Copy out, word for word, the lines starting with the line that contains "Which of the" and going on through the final line, with both of those lines included.

####

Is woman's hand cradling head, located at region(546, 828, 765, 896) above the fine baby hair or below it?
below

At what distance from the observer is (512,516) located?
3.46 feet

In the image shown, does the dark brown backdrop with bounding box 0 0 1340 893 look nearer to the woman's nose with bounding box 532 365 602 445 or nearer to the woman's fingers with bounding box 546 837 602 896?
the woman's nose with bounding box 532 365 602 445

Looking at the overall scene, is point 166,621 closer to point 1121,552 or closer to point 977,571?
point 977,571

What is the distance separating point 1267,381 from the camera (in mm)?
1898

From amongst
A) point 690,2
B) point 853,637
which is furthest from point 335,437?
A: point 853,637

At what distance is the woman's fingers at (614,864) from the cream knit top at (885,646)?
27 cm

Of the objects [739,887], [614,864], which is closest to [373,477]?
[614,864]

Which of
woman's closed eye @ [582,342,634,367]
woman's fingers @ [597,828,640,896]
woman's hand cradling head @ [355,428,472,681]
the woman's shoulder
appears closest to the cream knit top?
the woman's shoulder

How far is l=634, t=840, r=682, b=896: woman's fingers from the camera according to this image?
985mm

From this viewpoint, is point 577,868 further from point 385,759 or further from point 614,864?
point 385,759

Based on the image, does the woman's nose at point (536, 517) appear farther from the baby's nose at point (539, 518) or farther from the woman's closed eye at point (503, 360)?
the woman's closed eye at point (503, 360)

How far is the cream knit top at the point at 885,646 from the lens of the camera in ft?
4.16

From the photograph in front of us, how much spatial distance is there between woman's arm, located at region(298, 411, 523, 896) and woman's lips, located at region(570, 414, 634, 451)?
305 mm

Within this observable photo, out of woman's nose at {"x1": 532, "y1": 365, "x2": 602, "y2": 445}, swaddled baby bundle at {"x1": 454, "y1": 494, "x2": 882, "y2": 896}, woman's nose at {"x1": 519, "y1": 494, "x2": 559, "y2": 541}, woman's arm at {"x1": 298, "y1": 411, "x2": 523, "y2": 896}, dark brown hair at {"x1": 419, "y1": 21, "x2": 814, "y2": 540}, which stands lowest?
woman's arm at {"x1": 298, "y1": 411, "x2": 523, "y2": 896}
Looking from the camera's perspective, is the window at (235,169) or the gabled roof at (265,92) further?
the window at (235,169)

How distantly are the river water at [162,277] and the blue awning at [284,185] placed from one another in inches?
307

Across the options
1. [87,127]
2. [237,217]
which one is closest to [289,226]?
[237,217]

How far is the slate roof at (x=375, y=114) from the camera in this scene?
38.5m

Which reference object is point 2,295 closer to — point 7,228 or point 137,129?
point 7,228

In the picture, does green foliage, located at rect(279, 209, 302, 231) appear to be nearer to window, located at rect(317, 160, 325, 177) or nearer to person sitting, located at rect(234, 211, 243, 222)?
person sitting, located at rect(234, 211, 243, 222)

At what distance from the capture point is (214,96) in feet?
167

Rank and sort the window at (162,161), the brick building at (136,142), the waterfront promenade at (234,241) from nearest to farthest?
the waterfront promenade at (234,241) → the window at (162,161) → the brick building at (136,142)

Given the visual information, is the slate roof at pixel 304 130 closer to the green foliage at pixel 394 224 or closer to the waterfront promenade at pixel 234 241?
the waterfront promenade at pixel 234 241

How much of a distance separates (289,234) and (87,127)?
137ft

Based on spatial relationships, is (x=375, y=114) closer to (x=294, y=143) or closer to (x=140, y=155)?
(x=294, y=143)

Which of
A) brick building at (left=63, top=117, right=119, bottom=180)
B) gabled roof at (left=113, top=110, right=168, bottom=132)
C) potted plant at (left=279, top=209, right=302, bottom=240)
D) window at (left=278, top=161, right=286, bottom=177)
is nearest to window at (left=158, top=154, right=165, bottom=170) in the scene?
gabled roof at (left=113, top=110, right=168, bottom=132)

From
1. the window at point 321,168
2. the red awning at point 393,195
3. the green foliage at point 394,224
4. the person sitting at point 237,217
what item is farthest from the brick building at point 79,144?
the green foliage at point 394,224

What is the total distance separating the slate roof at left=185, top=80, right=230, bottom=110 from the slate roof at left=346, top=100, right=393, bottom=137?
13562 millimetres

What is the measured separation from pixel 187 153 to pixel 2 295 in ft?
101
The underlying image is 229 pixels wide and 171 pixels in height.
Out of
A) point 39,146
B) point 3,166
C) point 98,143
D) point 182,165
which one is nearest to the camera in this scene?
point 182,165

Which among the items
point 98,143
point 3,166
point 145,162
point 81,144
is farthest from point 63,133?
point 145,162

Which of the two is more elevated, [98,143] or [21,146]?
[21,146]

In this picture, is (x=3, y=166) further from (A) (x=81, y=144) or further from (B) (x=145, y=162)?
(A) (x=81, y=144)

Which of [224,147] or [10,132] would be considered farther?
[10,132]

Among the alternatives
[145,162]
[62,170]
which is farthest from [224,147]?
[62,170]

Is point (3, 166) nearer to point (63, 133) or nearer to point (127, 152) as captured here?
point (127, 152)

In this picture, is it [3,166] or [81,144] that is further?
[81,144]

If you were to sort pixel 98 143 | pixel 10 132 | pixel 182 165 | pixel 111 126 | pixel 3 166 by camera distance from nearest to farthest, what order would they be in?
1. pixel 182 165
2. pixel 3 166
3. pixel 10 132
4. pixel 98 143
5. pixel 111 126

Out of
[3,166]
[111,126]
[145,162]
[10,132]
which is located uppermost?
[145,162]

####

(Correct response):
Which of the two is more elevated, [98,143] or [21,146]?
[21,146]

In this picture, is (x=3, y=166) further from (A) (x=81, y=144) or further from (B) (x=145, y=162)?
(A) (x=81, y=144)

Which of [224,147] or [10,132] would be considered farther?
[10,132]

Among the alternatives
[145,162]
[62,170]
which is farthest from [224,147]?
[62,170]

Is point (3, 166) nearer to point (63, 133) or nearer to point (127, 152) as captured here?
point (127, 152)

In this picture, is it [3,166] or [81,144] that is further?
[81,144]

If you were to sort pixel 98 143 | pixel 10 132 | pixel 182 165 | pixel 111 126 | pixel 3 166 by camera distance from nearest to farthest, what order would they be in?
1. pixel 182 165
2. pixel 3 166
3. pixel 10 132
4. pixel 98 143
5. pixel 111 126

Out of
[3,166]
[111,126]
[145,162]
[10,132]
which is located uppermost?
[145,162]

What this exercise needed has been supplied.